Yesterday the GAO made available their report on DHS Efforts to Assess Chemical Security Risk and Gather Feedback on Facility Outreach Can Be Strengthened. As with the earlier DHS IG report, ISCD Director Wulf forwarded a copy of the report to CFATS stakeholders (presumably including covered facilities) with a note saying: “The report includes three recommendations, with which the Department concurs.”
This latest report is essentially an update on the interim report presented last month at the March 14th hearing before the Environment and Economy Subcommittee of the House Energy and Commerce Committee. The areas addressed in that earlier report informed much of the discussion that took place in that hearing. Three general areas of concern were reviewed in this report:
• An incomplete risk assessment process is used to assign facility Tier rankings;
• The SSP assessment process is time consuming; and
• ISCD communications with industry lacks an adequate feedback mechanism.
The report discusses the general approach that ISCD uses to assign a facility a CFATS risk score which is then used to assign a facility to one of four possible risk Tiers. It notes that the risk assessment process is slightly different based upon the type of chemical risk at the facility; release, theft/diversion or sabotage. It also briefly describes the two problems with the models used in that assessment that were discovered and addressed by ISCD in the last two years.
The GAO continues to take ISCD to task for not utilizing the three factor approach to risk assessment; consequence, threat and vulnerability. ISCD’s current methodology currently only utilizes consequence in its risk assessment model and then only human casualties not economic.

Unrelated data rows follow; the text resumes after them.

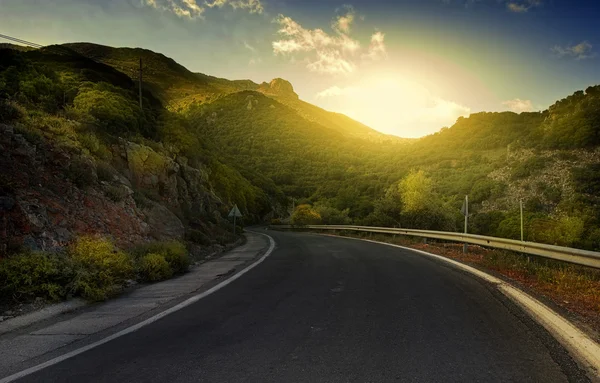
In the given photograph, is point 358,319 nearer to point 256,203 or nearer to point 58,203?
point 58,203

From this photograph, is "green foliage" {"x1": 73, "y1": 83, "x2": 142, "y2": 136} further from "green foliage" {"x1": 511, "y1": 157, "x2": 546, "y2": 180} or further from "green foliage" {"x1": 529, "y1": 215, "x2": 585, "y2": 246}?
"green foliage" {"x1": 511, "y1": 157, "x2": 546, "y2": 180}

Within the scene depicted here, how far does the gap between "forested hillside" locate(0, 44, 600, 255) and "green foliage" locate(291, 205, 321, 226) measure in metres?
0.30

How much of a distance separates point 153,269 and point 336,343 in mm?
5813

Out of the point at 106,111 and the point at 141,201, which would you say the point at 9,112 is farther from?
the point at 106,111

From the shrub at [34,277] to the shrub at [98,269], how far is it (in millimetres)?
251

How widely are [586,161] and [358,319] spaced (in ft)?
327

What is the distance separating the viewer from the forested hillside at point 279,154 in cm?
1658

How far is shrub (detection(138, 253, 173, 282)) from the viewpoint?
839cm

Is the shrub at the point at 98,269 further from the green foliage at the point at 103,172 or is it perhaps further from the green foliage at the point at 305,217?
the green foliage at the point at 305,217

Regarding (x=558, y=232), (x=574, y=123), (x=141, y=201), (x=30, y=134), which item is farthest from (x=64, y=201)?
(x=574, y=123)

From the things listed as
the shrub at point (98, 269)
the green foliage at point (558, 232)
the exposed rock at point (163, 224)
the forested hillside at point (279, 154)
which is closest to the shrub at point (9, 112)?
the forested hillside at point (279, 154)

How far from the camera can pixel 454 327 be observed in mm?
4617

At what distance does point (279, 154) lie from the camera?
105 m

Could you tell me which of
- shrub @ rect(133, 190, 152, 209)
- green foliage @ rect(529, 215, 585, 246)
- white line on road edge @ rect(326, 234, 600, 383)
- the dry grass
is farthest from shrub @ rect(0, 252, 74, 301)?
green foliage @ rect(529, 215, 585, 246)
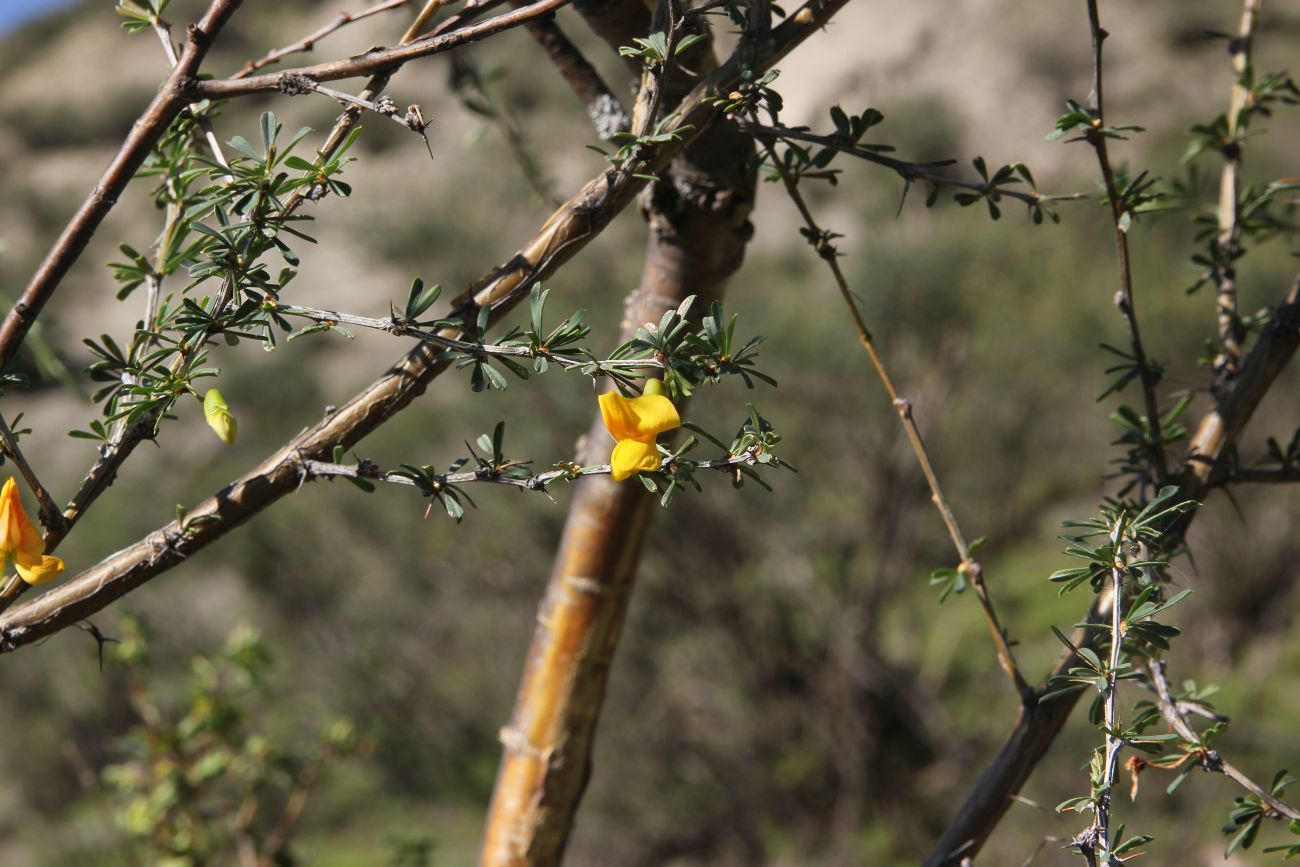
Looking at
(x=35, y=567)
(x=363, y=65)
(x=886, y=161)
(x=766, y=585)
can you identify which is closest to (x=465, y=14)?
(x=363, y=65)

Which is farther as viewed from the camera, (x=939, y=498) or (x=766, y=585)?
(x=766, y=585)

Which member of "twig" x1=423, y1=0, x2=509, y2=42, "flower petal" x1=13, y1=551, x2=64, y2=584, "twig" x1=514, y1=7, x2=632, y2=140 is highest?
"twig" x1=514, y1=7, x2=632, y2=140

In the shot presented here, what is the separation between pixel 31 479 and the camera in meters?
0.61

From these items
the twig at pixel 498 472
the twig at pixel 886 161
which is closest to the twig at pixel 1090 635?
the twig at pixel 886 161

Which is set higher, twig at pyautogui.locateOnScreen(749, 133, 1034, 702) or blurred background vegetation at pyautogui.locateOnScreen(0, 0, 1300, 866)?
blurred background vegetation at pyautogui.locateOnScreen(0, 0, 1300, 866)

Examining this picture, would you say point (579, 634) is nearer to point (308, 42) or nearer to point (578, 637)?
point (578, 637)

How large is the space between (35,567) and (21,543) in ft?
0.06

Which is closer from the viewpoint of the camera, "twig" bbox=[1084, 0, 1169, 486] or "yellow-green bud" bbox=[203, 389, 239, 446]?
"yellow-green bud" bbox=[203, 389, 239, 446]

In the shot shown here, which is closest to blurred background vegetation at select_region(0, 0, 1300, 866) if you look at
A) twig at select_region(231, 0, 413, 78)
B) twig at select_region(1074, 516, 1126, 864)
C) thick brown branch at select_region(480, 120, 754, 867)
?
thick brown branch at select_region(480, 120, 754, 867)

Even when analyzing human casualty consequences from an attack the report notes that the data used for that assessment is based upon 5-year old Metropolitan Statistical Area information not the annually updated Urban Areas Security Initiative data.
As a side note, one would assume that if ISCD did use the annually updated data there would be the possibility that some facility tier rankings could change as the population density around them changed. This could result in a requirement for periodic changes in facility security plans to reflect changes in risk. While a theoretical argument could certainly be made that this would provide for more effective security, it would certainly lead to an burden increase on affected facilities and ISCD.
The report notes that ISCD has some programs in place to begin to address this issue, but reports that there does not appear to be a comprehensive plan in place to move these efforts forward. Two of the three recommendations included in the report address these issues:
• Develop a plan, with timeframes and milestones, that incorporates the results of the various efforts to fully address each of the components of risk and take associated actions where appropriate to enhance ISCD’s risk assessment approach consistent with the NIPP and the CFATS rule, and
• Conduct an independent peer review, after ISCD completes enhancements to its risk assessment approach, that fully validates and verifies ISCD’s risk assessment approach consistent with the recommendations of the National Research Council of the National Academies.
The second area addressed in this reports looks at the problems that ISCD has had with its site security plan authorization and approval process. It includes a fairly detailed description of the original review process and the two subsequent revisions to that process that have brought us to where we are today, approving 30 to 40 plans per month.
The report doesn’t really address the process, however. It is more concerned with being able to measure the improvement in the effectiveness of the process since the changes have been made. It does make the point that there are no records of efficacy (or lack thereof) from before the changes were made, so there can be no real evaluation of whether the new process is ‘better’.
Having spent most of my chemical life working as a process chemist, I know the value of being able to evaluate the effects of the changes made. But, when you go from 0 authorizations in two years to 50 in six months to 230 in three months, I think we can all agree that an improvement has been made.
ISCD is beginning to establish project metrics so that they will be able to better document the effects of future changes. The GAO was obviously satisfied; they made no recommendations in this area.
The final area that this GAO report looks at is the efficiency of the Department’s communications with the regulated community and other entities (local communities, first responders, emergency planners, etc) affected by the CFATS program. The GAO notes that the number of the Department’s outreach contacts appears to have been increasing over the life of the program, but reported that ISCD was doing nothing in the way of evaluating how effective those efforts were.
The GAO conducted a very limited study of how the regulated community viewed those communications efforts. The study wouldn’t have passed muster in any of the statistics classes or the commercial polling class that I have taken, but it certainly seems to indicate that there is room for improvement in how ISCD communicates with the regulated community. And we certainly don’t want to get into their communications over the years with Congress.
With that in mind the report recommends that ISCD should “explore opportunities and take action to systematically solicit and document feedback on facility outreach consistent with ISCD efforts to develop a strategic communication plan” (pg 40).
As I noted earlier, ISCD and NPPD have generally agreed with the report and its recommendations. Director Wulf has made the appropriate acknowledgement and acceptance of the recommendations. Now we can only sit and wait to see how well he will be able to make the systemic changes needed to comply. An remember that his organization must do this while authorizing and inspecting facilities at an increased pace, put a personnel surety program into place, and stand up an ammonium nitrate security program That is a lot of stuff to get done, but the backlog is of their own making in most instance. Still, the best of luck to David and his folks.